**Prompt**
Your task is to output the entries below word for word.
### Records provided ###
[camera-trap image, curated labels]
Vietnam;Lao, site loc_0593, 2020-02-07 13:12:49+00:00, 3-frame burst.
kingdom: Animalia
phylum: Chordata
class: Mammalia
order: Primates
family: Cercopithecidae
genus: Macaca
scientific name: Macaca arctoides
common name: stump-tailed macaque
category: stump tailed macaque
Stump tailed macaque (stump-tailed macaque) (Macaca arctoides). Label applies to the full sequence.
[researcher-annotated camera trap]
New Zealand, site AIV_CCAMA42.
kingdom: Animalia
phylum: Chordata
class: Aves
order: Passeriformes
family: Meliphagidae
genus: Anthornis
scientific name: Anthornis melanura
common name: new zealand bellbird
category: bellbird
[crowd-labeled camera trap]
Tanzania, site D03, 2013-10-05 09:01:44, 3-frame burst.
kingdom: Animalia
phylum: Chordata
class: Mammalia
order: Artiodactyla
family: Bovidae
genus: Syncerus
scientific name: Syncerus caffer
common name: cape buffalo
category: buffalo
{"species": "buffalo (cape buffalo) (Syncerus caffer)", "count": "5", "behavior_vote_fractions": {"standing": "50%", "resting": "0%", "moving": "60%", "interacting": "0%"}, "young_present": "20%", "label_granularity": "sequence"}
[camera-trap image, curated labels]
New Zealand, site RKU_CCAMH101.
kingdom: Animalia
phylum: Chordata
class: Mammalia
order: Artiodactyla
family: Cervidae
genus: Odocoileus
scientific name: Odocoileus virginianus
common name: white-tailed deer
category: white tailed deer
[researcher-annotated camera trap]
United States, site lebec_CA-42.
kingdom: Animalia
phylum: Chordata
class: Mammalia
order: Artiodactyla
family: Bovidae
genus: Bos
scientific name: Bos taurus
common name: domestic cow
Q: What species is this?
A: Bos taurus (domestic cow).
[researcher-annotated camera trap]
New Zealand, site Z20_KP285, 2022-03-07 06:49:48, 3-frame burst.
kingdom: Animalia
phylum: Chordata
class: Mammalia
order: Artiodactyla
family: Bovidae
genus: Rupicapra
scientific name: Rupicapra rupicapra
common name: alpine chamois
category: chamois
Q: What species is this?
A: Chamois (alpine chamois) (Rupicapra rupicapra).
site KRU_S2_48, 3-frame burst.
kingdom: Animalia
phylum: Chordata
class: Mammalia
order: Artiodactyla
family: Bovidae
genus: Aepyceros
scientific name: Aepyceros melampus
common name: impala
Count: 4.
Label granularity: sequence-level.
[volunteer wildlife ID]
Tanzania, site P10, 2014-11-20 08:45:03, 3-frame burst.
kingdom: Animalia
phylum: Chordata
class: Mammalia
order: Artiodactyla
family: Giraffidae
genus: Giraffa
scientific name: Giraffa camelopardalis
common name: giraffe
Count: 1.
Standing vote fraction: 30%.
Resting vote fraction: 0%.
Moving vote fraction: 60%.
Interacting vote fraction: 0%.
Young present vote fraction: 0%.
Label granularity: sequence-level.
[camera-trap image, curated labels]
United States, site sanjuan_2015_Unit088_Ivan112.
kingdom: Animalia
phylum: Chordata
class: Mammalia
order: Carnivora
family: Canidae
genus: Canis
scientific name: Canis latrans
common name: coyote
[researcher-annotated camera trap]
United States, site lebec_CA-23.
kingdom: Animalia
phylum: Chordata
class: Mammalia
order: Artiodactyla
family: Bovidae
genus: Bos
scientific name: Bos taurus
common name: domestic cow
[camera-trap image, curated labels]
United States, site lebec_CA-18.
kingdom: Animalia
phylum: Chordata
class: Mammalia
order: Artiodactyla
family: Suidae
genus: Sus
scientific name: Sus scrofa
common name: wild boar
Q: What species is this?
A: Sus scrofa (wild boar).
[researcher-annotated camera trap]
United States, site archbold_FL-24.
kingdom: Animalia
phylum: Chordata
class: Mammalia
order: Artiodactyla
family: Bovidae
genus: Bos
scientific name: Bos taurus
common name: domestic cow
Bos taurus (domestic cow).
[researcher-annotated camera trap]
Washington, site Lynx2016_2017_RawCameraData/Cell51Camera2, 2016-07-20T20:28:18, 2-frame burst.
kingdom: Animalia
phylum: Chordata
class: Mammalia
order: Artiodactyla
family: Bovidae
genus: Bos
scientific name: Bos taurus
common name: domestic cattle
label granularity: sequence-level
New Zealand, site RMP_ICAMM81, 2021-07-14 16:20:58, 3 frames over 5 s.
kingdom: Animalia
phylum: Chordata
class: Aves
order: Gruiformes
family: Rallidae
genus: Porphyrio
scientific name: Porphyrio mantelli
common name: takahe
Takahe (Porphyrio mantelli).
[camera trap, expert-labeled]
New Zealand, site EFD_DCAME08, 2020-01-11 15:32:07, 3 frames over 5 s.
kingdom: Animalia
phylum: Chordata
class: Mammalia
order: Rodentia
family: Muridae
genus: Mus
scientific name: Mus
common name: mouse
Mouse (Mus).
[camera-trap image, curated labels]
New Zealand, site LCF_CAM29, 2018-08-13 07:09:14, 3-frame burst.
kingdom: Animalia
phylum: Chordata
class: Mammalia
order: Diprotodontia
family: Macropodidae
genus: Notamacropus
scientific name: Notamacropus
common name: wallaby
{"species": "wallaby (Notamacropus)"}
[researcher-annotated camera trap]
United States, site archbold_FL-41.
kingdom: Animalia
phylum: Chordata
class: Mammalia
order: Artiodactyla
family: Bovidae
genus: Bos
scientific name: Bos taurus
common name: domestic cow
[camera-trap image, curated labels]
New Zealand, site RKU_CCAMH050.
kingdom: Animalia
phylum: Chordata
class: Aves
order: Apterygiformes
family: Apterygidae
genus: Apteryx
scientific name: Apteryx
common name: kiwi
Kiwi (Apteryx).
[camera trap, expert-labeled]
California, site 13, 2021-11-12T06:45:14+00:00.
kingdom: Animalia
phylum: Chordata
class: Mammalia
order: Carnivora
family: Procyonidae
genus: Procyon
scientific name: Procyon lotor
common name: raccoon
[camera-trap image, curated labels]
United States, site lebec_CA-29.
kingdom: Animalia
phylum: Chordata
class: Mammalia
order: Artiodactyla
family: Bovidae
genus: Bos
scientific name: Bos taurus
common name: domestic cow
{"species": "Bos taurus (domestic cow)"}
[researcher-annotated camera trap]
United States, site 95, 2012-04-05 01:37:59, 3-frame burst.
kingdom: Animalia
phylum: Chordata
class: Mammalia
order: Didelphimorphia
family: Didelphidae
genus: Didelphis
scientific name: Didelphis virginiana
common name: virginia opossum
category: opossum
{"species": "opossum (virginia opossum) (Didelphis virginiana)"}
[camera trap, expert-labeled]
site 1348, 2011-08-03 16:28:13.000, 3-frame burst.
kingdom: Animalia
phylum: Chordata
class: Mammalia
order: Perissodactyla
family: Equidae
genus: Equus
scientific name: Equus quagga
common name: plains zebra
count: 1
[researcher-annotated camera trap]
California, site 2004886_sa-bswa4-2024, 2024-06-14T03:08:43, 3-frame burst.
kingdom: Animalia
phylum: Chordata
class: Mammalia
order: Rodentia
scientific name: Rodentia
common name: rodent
###
**Task answer**
[camera-trap image, curated labels]
Vietnam;Lao, site loc_0593, 2020-02-07 13:12:49+00:00, 3-frame burst.
kingdom: Animalia
phylum: Chordata
class: Mammalia
order: Primates
family: Cercopithecidae
genus: Macaca
scientific name: Macaca arctoides
common name: stump-tailed macaque
category: stump tailed macaque
Stump tailed macaque (stump-tailed macaque) (Macaca arctoides). Label applies to the full sequence.
[researcher-annotated camera trap]
New Zealand, site AIV_CCAMA42.
kingdom: Animalia
phylum: Chordata
class: Aves
order: Passeriformes
family: Meliphagidae
genus: Anthornis
scientific name: Anthornis melanura
common name: new zealand bellbird
category: bellbird
[crowd-labeled camera trap]
Tanzania, site D03, 2013-10-05 09:01:44, 3-frame burst.
kingdom: Animalia
phylum: Chordata
class: Mammalia
order: Artiodactyla
family: Bovidae
genus: Syncerus
scientific name: Syncerus caffer
common name: cape buffalo
category: buffalo
{"species": "buffalo (cape buffalo) (Syncerus caffer)", "count": "5", "behavior_vote_fractions": {"standing": "50%", "resting": "0%", "moving": "60%", "interacting": "0%"}, "young_present": "20%", "label_granularity": "sequence"}
[camera-trap image, curated labels]
New Zealand, site RKU_CCAMH101.
kingdom: Animalia
phylum: Chordata
class: Mammalia
order: Artiodactyla
family: Cervidae
genus: Odocoileus
scientific name: Odocoileus virginianus
common name: white-tailed deer
category: white tailed deer
[researcher-annotated camera trap]
United States, site lebec_CA-42.
kingdom: Animalia
phylum: Chordata
class: Mammalia
order: Artiodactyla
family: Bovidae
genus: Bos
scientific name: Bos taurus
common name: domestic cow
Q: What species is this?
A: Bos taurus (domestic cow).
[researcher-annotated camera trap]
New Zealand, site Z20_KP285, 2022-03-07 06:49:48, 3-frame burst.
kingdom: Animalia
phylum: Chordata
class: Mammalia
order: Artiodactyla
family: Bovidae
genus: Rupicapra
scientific name: Rupicapra rupicapra
common name: alpine chamois
category: chamois
Q: What species is this?
A: Chamois (alpine chamois) (Rupicapra rupicapra).
site KRU_S2_48, 3-frame burst.
kingdom: Animalia
phylum: Chordata
class: Mammalia
order: Artiodactyla
family: Bovidae
genus: Aepyceros
scientific name: Aepyceros melampus
common name: impala
Count: 4.
Label granularity: sequence-level.
[volunteer wildlife ID]
Tanzania, site P10, 2014-11-20 08:45:03, 3-frame burst.
kingdom: Animalia
phylum: Chordata
class: Mammalia
order: Artiodactyla
family: Giraffidae
genus: Giraffa
scientific name: Giraffa camelopardalis
common name: giraffe
Count: 1.
Standing vote fraction: 30%.
Resting vote fraction: 0%.
Moving vote fraction: 60%.
Interacting vote fraction: 0%.
Young present vote fraction: 0%.
Label granularity: sequence-level.
[camera-trap image, curated labels]
United States, site sanjuan_2015_Unit088_Ivan112.
kingdom: Animalia
phylum: Chordata
class: Mammalia
order: Carnivora
family: Canidae
genus: Canis
scientific name: Canis latrans
common name: coyote
[researcher-annotated camera trap]
United States, site lebec_CA-23.
kingdom: Animalia
phylum: Chordata
class: Mammalia
order: Artiodactyla
family: Bovidae
genus: Bos
scientific name: Bos taurus
common name: domestic cow
[camera-trap image, curated labels]
United States, site lebec_CA-18.
kingdom: Animalia
phylum: Chordata
class: Mammalia
order: Artiodactyla
family: Suidae
genus: Sus
scientific name: Sus scrofa
common name: wild boar
Q: What species is this?
A: Sus scrofa (wild boar).
[researcher-annotated camera trap]
United States, site archbold_FL-24.
kingdom: Animalia
phylum: Chordata
class: Mammalia
order: Artiodactyla
family: Bovidae
genus: Bos
scientific name: Bos taurus
common name: domestic cow
Bos taurus (domestic cow).
[researcher-annotated camera trap]
Washington, site Lynx2016_2017_RawCameraData/Cell51Camera2, 2016-07-20T20:28:18, 2-frame burst.
kingdom: Animalia
phylum: Chordata
class: Mammalia
order: Artiodactyla
family: Bovidae
genus: Bos
scientific name: Bos taurus
common name: domestic cattle
label granularity: sequence-level
New Zealand, site RMP_ICAMM81, 2021-07-14 16:20:58, 3 frames over 5 s.
kingdom: Animalia
phylum: Chordata
class: Aves
order: Gruiformes
family: Rallidae
genus: Porphyrio
scientific name: Porphyrio mantelli
common name: takahe
Takahe (Porphyrio mantelli).
[camera trap, expert-labeled]
New Zealand, site EFD_DCAME08, 2020-01-11 15:32:07, 3 frames over 5 s.
kingdom: Animalia
phylum: Chordata
class: Mammalia
order: Rodentia
family: Muridae
genus: Mus
scientific name: Mus
common name: mouse
Mouse (Mus).
[camera-trap image, curated labels]
New Zealand, site LCF_CAM29, 2018-08-13 07:09:14, 3-frame burst.
kingdom: Animalia
phylum: Chordata
class: Mammalia
order: Diprotodontia
family: Macropodidae
genus: Notamacropus
scientific name: Notamacropus
common name: wallaby
{"species": "wallaby (Notamacropus)"}
[researcher-annotated camera trap]
United States, site archbold_FL-41.
kingdom: Animalia
phylum: Chordata
class: Mammalia
order: Artiodactyla
family: Bovidae
genus: Bos
scientific name: Bos taurus
common name: domestic cow
[camera-trap image, curated labels]
New Zealand, site RKU_CCAMH050.
kingdom: Animalia
phylum: Chordata
class: Aves
order: Apterygiformes
family: Apterygidae
genus: Apteryx
scientific name: Apteryx
common name: kiwi
Kiwi (Apteryx).
[camera trap, expert-labeled]
California, site 13, 2021-11-12T06:45:14+00:00.
kingdom: Animalia
phylum: Chordata
class: Mammalia
order: Carnivora
family: Procyonidae
genus: Procyon
scientific name: Procyon lotor
common name: raccoon
[camera-trap image, curated labels]
United States, site lebec_CA-29.
kingdom: Animalia
phylum: Chordata
class: Mammalia
order: Artiodactyla
family: Bovidae
genus: Bos
scientific name: Bos taurus
common name: domestic cow
{"species": "Bos taurus (domestic cow)"}
[researcher-annotated camera trap]
United States, site 95, 2012-04-05 01:37:59, 3-frame burst.
kingdom: Animalia
phylum: Chordata
class: Mammalia
order: Didelphimorphia
family: Didelphidae
genus: Didelphis
scientific name: Didelphis virginiana
common name: virginia opossum
category: opossum
{"species": "opossum (virginia opossum) (Didelphis virginiana)"}
[camera trap, expert-labeled]
site 1348, 2011-08-03 16:28:13.000, 3-frame burst.
kingdom: Animalia
phylum: Chordata
class: Mammalia
order: Perissodactyla
family: Equidae
genus: Equus
scientific name: Equus quagga
common name: plains zebra
count: 1
[researcher-annotated camera trap]
California, site 2004886_sa-bswa4-2024, 2024-06-14T03:08:43, 3-frame burst.
kingdom: Animalia
phylum: Chordata
class: Mammalia
order: Rodentia
scientific name: Rodentia
common name: rodent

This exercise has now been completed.